WHAT IS EXPECTED: Could you switch "further" to "farther" and give the data again from the line with "Does (35,46) look" to the line with "4. the stone castle wall at (5,45)", changing nothing else?

:::

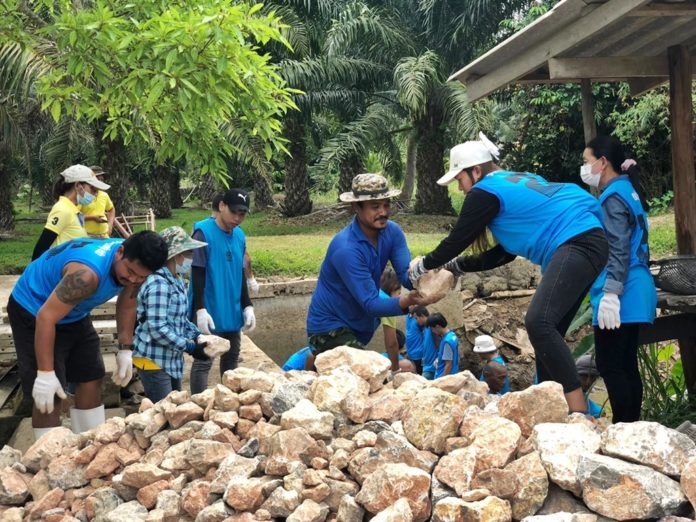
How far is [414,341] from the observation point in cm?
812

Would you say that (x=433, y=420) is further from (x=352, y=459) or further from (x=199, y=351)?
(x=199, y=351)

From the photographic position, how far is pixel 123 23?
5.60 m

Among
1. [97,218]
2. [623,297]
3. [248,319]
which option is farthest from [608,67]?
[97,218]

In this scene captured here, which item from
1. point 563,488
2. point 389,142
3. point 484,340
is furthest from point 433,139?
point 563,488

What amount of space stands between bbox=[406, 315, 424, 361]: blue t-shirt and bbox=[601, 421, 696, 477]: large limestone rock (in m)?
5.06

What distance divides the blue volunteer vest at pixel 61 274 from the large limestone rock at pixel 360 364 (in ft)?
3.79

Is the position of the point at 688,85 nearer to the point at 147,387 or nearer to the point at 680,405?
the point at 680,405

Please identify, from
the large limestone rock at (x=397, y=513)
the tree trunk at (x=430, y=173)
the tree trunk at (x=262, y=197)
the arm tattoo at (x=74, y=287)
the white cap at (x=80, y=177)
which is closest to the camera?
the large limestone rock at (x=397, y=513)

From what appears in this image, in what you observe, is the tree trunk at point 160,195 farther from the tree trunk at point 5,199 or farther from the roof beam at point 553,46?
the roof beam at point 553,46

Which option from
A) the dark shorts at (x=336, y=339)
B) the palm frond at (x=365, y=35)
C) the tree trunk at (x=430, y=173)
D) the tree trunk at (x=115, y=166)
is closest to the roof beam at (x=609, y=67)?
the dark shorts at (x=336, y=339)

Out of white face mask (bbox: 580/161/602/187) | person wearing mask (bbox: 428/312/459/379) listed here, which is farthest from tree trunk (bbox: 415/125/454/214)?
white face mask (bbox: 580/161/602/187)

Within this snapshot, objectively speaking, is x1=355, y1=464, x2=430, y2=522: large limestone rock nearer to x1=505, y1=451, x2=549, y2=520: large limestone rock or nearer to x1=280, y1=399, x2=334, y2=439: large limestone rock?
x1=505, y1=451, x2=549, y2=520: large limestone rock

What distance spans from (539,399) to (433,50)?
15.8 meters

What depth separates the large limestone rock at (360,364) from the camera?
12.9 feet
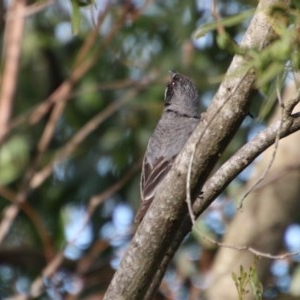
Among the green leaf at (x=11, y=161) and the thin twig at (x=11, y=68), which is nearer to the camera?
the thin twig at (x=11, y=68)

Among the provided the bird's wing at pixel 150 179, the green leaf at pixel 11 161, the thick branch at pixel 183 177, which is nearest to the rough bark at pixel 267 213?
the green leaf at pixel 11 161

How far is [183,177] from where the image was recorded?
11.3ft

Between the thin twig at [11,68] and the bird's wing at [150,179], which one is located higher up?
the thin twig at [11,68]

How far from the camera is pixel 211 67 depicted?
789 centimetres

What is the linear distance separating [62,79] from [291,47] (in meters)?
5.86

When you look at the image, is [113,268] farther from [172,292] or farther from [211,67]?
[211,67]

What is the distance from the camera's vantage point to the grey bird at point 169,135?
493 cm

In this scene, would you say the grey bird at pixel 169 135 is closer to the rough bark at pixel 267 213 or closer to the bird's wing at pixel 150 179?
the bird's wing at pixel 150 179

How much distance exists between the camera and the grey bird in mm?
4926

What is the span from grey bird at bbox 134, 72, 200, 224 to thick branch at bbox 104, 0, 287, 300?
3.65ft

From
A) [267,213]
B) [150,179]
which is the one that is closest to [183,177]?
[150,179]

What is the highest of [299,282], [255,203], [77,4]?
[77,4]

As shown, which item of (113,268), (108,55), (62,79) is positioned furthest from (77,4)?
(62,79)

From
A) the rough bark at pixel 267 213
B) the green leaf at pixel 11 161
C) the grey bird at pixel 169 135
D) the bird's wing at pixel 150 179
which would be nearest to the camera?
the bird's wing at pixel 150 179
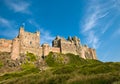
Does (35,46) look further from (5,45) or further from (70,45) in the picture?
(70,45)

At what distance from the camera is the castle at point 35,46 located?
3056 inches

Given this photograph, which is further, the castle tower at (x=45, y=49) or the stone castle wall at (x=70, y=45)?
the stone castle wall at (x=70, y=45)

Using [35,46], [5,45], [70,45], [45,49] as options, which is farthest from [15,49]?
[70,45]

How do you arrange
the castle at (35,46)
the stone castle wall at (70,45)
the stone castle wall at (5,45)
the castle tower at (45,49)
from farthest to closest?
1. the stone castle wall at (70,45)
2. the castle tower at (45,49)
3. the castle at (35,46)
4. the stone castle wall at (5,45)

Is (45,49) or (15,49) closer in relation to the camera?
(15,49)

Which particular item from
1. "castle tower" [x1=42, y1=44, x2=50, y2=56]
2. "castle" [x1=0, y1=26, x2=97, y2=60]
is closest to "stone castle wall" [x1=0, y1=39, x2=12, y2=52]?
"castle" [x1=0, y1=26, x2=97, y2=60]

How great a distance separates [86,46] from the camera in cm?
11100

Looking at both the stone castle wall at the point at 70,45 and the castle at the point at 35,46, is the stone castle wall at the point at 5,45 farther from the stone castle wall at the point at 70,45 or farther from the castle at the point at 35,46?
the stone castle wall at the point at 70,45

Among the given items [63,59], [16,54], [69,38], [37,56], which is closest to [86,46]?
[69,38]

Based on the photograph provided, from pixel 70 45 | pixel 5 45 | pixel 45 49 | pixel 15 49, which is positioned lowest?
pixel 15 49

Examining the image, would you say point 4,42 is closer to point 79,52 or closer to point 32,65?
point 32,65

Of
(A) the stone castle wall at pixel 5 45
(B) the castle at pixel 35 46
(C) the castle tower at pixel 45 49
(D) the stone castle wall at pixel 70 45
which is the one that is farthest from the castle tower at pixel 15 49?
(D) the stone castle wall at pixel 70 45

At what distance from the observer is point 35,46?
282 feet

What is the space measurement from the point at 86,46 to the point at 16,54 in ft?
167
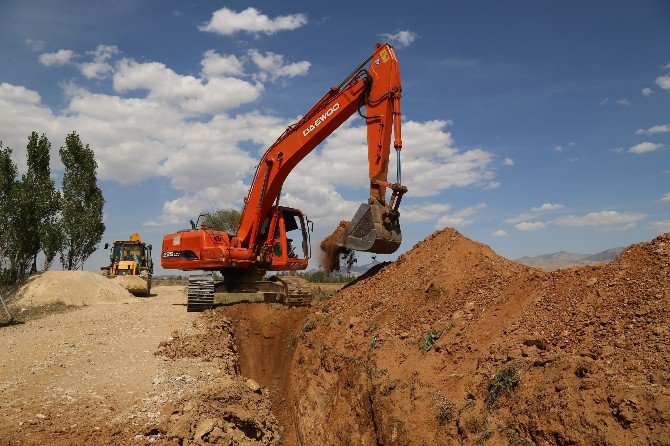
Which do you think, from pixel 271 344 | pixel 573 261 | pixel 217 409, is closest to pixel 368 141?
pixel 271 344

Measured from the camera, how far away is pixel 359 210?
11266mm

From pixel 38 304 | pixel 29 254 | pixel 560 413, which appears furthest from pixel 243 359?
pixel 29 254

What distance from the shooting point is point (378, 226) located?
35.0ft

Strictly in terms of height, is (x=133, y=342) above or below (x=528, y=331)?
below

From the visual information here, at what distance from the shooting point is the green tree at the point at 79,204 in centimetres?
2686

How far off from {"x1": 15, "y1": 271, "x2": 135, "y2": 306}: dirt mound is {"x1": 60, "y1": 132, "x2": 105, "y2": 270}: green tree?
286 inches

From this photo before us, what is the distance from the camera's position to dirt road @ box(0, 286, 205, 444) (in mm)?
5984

:::

RESULT OF THE TASK:
Does (35,46) look farther from (5,45) or farther from (70,45) in the picture?
(70,45)

At what distance from the camera is the castle at point 35,46 located?
3056 inches

Given this photograph, which is farther, the castle tower at (x=45, y=49) or the stone castle wall at (x=70, y=45)?
the stone castle wall at (x=70, y=45)

Using [35,46], [5,45], [70,45], [45,49] as options, which is farthest from [15,49]?
[70,45]

How do you arrange
the castle at (35,46)
the stone castle wall at (70,45)
the stone castle wall at (5,45)
the castle tower at (45,49)
from farthest to closest?
1. the stone castle wall at (70,45)
2. the castle tower at (45,49)
3. the castle at (35,46)
4. the stone castle wall at (5,45)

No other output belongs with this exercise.